Direction: From the line containing "What is the span" through the last line of the entries below, repeat each line word for word and leave out the rest.

Entries supplied:
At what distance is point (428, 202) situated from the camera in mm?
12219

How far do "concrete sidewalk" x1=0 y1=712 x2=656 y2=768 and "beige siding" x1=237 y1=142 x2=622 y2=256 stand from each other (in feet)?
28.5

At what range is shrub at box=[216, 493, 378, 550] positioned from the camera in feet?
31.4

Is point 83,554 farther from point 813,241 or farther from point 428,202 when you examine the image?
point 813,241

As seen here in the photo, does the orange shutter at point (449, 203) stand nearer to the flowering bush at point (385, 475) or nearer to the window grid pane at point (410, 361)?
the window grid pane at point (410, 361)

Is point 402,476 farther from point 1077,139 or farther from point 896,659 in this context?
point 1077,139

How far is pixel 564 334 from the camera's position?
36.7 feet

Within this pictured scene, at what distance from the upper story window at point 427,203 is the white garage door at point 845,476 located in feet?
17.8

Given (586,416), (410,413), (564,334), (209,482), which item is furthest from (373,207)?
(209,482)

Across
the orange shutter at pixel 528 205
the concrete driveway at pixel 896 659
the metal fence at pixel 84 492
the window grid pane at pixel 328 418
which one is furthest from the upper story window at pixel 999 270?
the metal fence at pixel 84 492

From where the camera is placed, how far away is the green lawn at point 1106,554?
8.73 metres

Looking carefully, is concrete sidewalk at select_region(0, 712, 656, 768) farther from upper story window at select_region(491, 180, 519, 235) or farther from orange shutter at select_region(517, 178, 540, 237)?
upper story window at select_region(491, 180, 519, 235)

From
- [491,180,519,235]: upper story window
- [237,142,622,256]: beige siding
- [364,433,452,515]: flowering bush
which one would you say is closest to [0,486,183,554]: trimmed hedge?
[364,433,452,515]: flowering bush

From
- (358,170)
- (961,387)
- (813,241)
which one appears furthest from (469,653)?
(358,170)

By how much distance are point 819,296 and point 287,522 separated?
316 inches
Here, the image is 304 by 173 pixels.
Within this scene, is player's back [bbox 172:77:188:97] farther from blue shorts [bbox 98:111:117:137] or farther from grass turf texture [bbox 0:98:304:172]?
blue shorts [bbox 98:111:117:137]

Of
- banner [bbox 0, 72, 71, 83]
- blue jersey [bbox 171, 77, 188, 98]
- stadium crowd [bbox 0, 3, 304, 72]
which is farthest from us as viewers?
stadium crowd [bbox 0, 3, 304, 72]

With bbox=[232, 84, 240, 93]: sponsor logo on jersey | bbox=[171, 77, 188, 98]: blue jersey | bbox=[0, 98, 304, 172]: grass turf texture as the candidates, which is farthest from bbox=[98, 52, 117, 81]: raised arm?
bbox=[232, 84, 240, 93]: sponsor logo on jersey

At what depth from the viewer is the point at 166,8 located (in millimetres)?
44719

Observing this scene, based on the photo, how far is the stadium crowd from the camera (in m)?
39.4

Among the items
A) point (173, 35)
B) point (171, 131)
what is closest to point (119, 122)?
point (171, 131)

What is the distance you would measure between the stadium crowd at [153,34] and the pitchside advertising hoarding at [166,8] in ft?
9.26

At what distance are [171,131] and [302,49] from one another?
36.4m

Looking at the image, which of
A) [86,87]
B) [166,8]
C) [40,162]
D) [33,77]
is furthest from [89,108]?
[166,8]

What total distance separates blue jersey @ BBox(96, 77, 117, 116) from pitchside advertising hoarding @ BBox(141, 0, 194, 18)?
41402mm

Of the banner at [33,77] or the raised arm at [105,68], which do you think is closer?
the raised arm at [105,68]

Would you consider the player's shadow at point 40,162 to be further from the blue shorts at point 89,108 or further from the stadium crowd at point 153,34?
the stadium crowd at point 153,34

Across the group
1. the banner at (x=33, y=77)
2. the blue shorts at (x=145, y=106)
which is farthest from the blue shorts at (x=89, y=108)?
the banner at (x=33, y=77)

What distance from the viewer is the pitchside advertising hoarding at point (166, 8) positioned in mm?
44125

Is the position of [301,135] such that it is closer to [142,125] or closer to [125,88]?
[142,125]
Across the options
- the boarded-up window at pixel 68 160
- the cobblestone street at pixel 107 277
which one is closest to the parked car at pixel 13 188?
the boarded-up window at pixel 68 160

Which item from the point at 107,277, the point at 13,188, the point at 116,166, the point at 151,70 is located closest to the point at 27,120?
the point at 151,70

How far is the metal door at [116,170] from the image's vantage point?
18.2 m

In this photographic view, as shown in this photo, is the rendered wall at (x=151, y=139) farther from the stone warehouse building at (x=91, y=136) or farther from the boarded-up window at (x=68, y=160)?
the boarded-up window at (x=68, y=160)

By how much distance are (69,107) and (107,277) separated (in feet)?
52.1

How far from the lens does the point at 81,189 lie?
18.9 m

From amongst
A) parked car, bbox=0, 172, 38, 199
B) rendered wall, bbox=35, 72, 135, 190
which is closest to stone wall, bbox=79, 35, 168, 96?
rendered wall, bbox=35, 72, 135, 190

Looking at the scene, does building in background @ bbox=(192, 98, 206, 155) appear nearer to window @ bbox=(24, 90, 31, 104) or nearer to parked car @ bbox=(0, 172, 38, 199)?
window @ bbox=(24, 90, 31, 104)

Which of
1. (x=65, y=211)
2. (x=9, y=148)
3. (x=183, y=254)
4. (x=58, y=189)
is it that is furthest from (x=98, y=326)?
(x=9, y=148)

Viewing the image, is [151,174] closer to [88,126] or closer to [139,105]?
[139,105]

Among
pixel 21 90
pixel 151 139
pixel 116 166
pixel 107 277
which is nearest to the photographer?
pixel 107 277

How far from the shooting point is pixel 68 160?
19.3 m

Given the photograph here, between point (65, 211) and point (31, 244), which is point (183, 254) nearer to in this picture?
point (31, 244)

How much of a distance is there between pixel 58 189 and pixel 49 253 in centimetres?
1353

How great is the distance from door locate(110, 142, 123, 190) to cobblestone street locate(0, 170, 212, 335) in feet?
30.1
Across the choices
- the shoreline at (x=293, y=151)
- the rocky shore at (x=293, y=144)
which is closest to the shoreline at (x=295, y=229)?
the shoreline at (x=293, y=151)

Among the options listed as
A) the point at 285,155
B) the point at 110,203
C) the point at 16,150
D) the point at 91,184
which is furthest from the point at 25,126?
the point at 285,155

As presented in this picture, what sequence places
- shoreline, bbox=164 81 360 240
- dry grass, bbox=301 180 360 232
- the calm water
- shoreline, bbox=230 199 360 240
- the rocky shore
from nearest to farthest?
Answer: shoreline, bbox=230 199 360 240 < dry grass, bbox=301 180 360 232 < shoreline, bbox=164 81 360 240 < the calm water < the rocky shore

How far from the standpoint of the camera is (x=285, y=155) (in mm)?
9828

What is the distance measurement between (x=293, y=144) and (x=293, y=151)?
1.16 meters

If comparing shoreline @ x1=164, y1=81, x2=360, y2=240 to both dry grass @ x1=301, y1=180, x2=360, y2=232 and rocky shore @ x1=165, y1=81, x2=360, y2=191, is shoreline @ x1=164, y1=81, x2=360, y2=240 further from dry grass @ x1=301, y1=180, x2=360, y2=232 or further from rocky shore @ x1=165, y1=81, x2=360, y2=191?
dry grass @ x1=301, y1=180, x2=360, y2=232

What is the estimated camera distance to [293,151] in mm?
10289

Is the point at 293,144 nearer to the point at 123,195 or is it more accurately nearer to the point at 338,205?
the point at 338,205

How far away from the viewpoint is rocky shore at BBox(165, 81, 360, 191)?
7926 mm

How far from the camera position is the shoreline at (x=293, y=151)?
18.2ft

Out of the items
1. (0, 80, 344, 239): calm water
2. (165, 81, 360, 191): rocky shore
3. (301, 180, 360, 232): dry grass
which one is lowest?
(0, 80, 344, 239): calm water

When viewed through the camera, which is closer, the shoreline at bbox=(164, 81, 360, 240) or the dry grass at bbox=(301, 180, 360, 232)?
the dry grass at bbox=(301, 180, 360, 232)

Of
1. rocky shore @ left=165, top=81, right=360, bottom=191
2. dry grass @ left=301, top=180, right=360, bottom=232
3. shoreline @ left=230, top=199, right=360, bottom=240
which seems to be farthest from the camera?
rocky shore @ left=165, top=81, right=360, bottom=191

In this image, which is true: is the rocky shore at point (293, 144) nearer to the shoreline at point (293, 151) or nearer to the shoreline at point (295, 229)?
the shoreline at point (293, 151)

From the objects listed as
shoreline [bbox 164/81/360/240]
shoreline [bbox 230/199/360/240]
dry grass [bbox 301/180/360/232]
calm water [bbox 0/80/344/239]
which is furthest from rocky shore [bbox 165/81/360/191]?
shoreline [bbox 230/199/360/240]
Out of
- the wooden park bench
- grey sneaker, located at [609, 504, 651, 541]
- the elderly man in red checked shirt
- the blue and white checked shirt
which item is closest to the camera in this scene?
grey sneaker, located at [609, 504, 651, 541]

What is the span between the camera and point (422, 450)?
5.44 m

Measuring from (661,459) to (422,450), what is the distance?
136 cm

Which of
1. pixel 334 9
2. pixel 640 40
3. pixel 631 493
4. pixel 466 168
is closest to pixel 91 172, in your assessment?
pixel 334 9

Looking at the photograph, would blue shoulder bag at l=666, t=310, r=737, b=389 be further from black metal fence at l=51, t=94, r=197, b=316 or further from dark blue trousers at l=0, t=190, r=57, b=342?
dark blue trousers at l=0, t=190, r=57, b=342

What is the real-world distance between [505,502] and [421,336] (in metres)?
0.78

Written answer:
What is the span between the camera and point (422, 450)?
5.44 m

Measuring from (661,459) to (422,450), what is the distance?
136 cm

Which of
1. pixel 334 9
2. pixel 640 40
3. pixel 631 493
4. pixel 466 168
is closest to pixel 91 172, in your assessment?
pixel 334 9

Looking at the photograph, would blue shoulder bag at l=666, t=310, r=737, b=389 be further from black metal fence at l=51, t=94, r=197, b=316 or further from dark blue trousers at l=0, t=190, r=57, b=342?
dark blue trousers at l=0, t=190, r=57, b=342

What is the real-world distance between [505,502] and [421,336] (in metres)?
0.78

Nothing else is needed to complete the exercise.